Problem to work on:
Rewrite the entries below, swapping every "dried flower head" for "withered bloom" and keeping everything else the same.
----
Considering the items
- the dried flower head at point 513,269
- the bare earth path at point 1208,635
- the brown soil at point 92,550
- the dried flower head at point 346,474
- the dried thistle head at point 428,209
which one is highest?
----
Final result:
Considering the items
- the withered bloom at point 513,269
- the bare earth path at point 1208,635
- the brown soil at point 92,550
- the withered bloom at point 346,474
- the dried thistle head at point 428,209
which one is highest?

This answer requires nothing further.